It’s well known that fraudsters are nothing if not creative and cunning as they continually seek to prey on the most basic human traits of altruism and sympathy.
There are few things more despicable than those who scam the most vulnerable among us or use their stories of hardship and pain to perpetuate schemes to defraud other caring people to help them out.
Picture a GoFundMe page that seeks donations for someone afflicted with a rare or life-threatening medical situation — with a real person featured, with real-life details as to where they live, treatments undergone, the money needed for those treatments and hospitals visited. The donations come pouring in, from friends and family members, strangers too — only to be siphoned away by bad actors, successful in exploiting the impulse to help first, ask questions later.
To that end, Featurespace Founder Dave Excell told Karen Webster that our most sensitive data — well beyond the confines of bank accounts and credit card numbers — are being ferreted out by fraudsters in nefarious ways. At a high level, he said, “there’s all sorts of personal information that can be used not just against the individual — but also their families.”
That means fraud management (on the part of financial institutions and healthcare firms) itself is ripe for a retooling, he told Webster, toward a policy where the individuals/patients themselves take ownership of their healthcare information and their online identities overall.
Broward Breach in Focus
The conversation came amid a backdrop in which the Broward Health hospital system disclosed on New Year’s Day that it had notified 1.3 million patients that their personal information was exposed in a data breach dating back to Oct. 15. The compromised data included names, addresses, phone numbers, Social Security numbers, bank account information and medical history data.
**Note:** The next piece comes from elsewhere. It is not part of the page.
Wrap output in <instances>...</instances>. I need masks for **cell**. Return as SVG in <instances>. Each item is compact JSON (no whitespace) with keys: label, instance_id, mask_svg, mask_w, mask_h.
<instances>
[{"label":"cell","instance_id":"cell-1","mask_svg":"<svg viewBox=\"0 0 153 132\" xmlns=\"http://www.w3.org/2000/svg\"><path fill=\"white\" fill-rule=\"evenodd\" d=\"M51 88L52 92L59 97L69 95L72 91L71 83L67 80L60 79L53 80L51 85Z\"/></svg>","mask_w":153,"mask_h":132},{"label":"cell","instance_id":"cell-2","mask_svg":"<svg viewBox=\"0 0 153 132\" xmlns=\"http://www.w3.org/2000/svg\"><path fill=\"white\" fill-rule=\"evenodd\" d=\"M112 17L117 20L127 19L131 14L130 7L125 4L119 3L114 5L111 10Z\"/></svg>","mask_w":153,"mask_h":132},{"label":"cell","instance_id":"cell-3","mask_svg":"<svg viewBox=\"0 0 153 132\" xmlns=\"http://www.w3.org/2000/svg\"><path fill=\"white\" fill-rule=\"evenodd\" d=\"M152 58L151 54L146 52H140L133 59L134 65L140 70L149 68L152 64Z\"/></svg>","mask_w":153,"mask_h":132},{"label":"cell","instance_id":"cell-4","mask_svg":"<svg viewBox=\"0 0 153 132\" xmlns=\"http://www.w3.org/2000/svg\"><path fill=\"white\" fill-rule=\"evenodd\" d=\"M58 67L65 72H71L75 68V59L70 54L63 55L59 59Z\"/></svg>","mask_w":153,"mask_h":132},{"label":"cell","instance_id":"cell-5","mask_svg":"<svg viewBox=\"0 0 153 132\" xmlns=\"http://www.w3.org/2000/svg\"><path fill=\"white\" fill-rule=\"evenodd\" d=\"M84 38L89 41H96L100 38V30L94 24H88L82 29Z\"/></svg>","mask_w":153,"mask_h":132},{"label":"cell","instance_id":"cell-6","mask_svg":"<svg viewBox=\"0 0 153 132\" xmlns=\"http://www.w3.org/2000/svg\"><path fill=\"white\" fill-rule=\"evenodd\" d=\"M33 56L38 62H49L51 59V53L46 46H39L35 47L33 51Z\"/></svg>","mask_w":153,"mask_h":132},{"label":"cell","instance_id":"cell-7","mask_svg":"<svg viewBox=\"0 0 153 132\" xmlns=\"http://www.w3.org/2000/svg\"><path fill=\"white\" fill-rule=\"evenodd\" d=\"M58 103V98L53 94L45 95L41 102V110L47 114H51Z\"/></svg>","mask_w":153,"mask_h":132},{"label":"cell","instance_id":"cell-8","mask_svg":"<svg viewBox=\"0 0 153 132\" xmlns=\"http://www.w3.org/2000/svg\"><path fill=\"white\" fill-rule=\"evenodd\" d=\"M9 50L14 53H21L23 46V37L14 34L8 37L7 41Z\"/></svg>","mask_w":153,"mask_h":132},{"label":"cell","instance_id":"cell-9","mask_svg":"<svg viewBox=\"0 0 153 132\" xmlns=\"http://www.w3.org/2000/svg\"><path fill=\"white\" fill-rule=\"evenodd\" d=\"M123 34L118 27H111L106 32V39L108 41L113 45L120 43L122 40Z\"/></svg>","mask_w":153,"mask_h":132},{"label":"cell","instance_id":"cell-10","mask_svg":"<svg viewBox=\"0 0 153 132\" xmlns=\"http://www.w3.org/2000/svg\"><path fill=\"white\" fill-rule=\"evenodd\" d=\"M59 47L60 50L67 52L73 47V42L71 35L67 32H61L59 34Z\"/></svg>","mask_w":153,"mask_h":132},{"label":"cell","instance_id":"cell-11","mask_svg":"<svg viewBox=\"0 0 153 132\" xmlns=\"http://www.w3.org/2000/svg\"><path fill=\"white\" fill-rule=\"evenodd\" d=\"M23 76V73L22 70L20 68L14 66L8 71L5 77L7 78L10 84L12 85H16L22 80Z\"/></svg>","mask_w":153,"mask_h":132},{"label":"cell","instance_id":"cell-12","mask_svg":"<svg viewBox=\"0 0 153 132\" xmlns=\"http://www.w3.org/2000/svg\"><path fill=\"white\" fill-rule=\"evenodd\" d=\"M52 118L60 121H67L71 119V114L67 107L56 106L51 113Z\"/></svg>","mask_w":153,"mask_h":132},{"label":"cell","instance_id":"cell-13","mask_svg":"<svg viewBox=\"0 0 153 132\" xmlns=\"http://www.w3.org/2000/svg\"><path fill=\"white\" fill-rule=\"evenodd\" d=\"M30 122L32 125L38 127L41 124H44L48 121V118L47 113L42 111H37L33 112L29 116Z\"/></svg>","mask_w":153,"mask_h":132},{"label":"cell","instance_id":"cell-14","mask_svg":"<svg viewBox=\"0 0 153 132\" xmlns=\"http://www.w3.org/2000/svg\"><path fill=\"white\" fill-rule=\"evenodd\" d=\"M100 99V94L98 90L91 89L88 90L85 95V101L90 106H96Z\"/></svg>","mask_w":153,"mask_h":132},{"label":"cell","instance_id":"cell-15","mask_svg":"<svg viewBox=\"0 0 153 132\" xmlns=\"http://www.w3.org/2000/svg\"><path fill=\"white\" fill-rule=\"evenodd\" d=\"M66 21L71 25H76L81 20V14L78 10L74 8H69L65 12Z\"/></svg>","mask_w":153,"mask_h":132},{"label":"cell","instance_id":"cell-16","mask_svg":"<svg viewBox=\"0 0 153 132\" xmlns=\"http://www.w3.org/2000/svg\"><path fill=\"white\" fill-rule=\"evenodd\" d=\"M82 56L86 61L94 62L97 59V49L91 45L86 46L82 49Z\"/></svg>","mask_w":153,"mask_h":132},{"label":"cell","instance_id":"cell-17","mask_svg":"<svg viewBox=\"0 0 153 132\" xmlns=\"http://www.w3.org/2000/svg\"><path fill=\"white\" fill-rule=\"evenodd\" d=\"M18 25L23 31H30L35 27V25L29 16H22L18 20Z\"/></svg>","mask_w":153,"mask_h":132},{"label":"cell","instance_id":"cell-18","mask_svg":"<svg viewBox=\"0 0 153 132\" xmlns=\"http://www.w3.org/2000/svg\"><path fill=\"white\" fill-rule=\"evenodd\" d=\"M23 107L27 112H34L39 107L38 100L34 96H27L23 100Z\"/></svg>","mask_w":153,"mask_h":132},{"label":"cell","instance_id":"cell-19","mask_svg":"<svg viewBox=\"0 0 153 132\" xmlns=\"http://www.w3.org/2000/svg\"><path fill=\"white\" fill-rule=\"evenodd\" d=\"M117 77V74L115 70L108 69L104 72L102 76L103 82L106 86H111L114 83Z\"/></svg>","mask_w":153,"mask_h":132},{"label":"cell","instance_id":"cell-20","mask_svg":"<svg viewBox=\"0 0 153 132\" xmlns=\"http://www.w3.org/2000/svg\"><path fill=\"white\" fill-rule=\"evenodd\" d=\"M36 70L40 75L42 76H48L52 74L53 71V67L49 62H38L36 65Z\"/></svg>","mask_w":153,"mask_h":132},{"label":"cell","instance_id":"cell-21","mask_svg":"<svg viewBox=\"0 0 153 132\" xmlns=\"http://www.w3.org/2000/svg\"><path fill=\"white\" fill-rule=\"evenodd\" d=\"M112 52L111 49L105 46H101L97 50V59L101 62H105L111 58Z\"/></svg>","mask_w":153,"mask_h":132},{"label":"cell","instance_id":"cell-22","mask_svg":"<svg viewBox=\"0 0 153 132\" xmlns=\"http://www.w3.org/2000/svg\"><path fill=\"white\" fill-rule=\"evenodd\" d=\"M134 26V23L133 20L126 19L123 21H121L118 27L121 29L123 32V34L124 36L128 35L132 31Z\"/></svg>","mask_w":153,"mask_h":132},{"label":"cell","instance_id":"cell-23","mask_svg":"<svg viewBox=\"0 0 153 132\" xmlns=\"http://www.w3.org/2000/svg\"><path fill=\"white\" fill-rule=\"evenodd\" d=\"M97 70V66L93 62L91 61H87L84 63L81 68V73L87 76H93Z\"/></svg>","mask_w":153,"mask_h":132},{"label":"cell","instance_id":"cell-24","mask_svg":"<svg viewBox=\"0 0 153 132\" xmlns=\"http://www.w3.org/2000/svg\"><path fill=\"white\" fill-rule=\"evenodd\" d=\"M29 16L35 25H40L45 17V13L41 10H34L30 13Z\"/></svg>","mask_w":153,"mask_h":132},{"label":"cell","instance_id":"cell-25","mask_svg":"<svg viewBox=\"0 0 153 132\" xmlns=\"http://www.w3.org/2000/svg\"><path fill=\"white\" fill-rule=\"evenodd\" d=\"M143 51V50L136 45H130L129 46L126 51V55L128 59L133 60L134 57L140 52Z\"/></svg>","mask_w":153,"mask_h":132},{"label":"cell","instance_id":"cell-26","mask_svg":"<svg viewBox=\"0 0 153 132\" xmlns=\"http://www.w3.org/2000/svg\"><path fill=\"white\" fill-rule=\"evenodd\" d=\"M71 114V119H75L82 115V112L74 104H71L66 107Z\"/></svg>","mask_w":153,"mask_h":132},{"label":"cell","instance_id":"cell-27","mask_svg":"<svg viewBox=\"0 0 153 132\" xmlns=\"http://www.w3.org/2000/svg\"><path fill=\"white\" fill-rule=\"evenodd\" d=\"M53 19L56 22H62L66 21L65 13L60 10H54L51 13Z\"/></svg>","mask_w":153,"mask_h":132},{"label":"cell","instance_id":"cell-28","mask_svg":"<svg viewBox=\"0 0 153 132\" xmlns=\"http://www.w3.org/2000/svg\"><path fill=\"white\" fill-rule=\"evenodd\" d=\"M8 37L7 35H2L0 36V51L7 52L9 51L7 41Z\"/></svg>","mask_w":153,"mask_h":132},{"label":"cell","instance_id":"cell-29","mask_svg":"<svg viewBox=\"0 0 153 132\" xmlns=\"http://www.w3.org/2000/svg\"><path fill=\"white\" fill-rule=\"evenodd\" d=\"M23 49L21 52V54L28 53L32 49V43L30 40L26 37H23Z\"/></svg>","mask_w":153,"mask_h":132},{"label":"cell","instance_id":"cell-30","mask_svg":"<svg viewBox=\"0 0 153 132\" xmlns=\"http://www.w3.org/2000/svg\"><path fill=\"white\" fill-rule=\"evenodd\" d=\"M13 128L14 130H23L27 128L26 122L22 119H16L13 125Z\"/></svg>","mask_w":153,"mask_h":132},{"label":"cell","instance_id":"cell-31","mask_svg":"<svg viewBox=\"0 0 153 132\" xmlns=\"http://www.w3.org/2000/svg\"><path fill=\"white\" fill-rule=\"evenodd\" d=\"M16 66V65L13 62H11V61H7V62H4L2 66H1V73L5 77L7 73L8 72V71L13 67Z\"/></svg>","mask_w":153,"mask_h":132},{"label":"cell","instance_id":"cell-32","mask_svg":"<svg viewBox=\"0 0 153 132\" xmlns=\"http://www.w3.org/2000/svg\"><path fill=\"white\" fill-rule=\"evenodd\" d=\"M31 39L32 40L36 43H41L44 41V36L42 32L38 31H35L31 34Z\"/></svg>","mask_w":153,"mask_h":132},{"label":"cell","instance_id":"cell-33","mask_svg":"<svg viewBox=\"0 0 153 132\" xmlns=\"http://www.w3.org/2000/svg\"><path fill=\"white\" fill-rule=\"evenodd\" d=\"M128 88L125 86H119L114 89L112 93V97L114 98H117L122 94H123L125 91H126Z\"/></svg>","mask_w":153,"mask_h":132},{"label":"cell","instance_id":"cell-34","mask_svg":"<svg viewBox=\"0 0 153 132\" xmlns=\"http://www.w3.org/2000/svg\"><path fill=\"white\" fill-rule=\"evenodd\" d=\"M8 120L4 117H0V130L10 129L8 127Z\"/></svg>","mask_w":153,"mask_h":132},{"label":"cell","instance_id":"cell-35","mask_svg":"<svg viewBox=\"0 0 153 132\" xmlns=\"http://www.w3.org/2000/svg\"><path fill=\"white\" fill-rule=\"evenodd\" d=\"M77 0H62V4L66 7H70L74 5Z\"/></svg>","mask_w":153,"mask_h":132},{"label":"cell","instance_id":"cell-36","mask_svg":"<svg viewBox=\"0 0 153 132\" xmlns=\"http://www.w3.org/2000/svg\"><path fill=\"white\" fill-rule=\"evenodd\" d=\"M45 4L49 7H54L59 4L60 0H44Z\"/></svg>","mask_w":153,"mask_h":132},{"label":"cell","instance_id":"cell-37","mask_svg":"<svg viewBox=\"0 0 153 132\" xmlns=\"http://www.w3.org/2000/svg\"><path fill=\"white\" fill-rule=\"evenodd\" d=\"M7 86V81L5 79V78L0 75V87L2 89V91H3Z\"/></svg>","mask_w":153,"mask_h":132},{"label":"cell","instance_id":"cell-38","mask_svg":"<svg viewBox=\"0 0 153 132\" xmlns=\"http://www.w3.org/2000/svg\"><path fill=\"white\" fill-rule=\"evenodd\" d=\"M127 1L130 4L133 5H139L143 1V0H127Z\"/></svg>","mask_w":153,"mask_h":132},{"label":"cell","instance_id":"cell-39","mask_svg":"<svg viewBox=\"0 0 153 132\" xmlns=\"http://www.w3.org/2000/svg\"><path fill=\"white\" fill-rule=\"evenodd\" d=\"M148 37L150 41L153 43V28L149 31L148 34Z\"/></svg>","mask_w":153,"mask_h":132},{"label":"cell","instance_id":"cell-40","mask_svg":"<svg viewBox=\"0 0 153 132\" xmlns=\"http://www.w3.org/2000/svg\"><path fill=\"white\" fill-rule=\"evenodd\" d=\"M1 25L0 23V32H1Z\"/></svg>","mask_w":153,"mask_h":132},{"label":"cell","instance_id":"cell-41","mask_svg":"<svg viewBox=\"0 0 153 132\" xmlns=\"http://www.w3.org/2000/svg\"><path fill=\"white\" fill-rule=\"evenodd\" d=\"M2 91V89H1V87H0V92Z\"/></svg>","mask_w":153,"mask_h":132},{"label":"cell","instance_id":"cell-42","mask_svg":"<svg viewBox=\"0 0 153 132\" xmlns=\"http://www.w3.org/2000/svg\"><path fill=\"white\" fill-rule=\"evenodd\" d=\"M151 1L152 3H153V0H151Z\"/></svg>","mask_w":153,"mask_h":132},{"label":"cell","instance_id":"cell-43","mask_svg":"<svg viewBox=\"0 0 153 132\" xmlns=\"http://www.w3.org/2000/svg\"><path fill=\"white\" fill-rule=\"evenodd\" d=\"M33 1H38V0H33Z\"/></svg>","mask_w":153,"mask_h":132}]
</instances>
The hacker(s) reportedly accessed the hospital’s network from the office of a third-party medical provider.
Read more: Florida’s Broward Health Hit by Data Breach of 1.3M Patients’ Records
In terms of scale, the Broward hack pales in comparison to, say, breaches of telecom providers or credit reporting giant Experian. But Excell noted that the information that is contained within a medical record represents some attractive targets for fraudsters.
The more detail there is to work with, he said, “the more nuanced and sophisticated the fraudsters can be in targeting their attacks.”
We’re rapidly moving away from the age of online scams that function as blanket or even mass market communications that seek to snare as many victims as possible. Excell told Webster that, with the medical data in hand, cyber criminals can craft attack vectors that exist as “targeted” schemes — taking aim at potential victims who may have a certain type of disease, for example, leveraging social media to contact friends and family of the individual whose data has been compromised.
The most brazen scammers might even telephone grandparents or other close relatives and direct them to send money to accounts at a neobank (or create synthetic IDs) to help funnel away the funds — sidestepping the know your customer (KYC) protocols of the crowdfunding sites (and Broward’s own announcement that it had set up credit monitoring and ID theft protection through Experian).
“The fraudsters might say something like, ‘We’re about to treat this person — they need this operation,’ and put a lot of pressure on the victim to make that payment happen,” said Excell.
The donors — again, with family members among them — don’t know they’ve been scammed until further down the line.
Other Avenues of Attack
Excell stated there are other ways fraudsters are crafting new means of attack. He pointed to recent scams in the U.S. in which fraudsters have siphoned information from bail bond shops — then contacted family members to make payments on those bonds. (The payments of course were steered to other accounts.) Exploiting sensitive situations with high-pressure tactics and stoking shame or fear can be a successful way to bilk tens of thousands of dollars from victims, even through blackmail, he said — and the fraud may never be reported as emotions run high.
“You just make the payment amid the adrenaline rush, and it’s only later that you realized that something wasn’t quite right,” Excell said.
There will be no end to the waves of fraud attacks that seek to use sensitive information in new ways. Once compromised, said Excell, “this information lives on forever. Your medical history doesn’t change — it’s like your fingerprints. Once that information is ‘out there,’ it can be used in different ways.”
The Log4J software flaw that came to light last month also offers vulnerability for hackers to exploit, and the data they harness can be hoarded for years until the time is right to strike.
The aspirational goal, then, in retooling fraud management is to be confident — no matter the transaction — in who you are communicating with and where you are receiving information. It’s critical for financial institutions (FIs) to take an extra step and verify information before someone’s money goes out the proverbial door.
Machine learning platforms (Featurespace’s among them) can access, organize and analyze data of FI customers that might be more susceptible to being scammed. There’s also potentially more sharing that can help banks identify and alert targeted victims and family members and pinpoint unusual transactions. The transmission of sensitive data, particularly healthcare information, could be made more reassuring with signifiers akin to that “little lock sign” that lets us know that email is encrypted. That incoming phone or text or email from the doctor or the police station requesting a bail bond can thus be verified and trusted, noted Excell.
He predicted there will be a shift ahead, where sensitive medical information might be owned by the individuals themselves rather than simply residing within the doctor or hospital’s back-office systems (or the stacks of folders that line the office walls).
“You’d grant access to the doctor when they need to see it rather than them being the custodians of that data,” he said.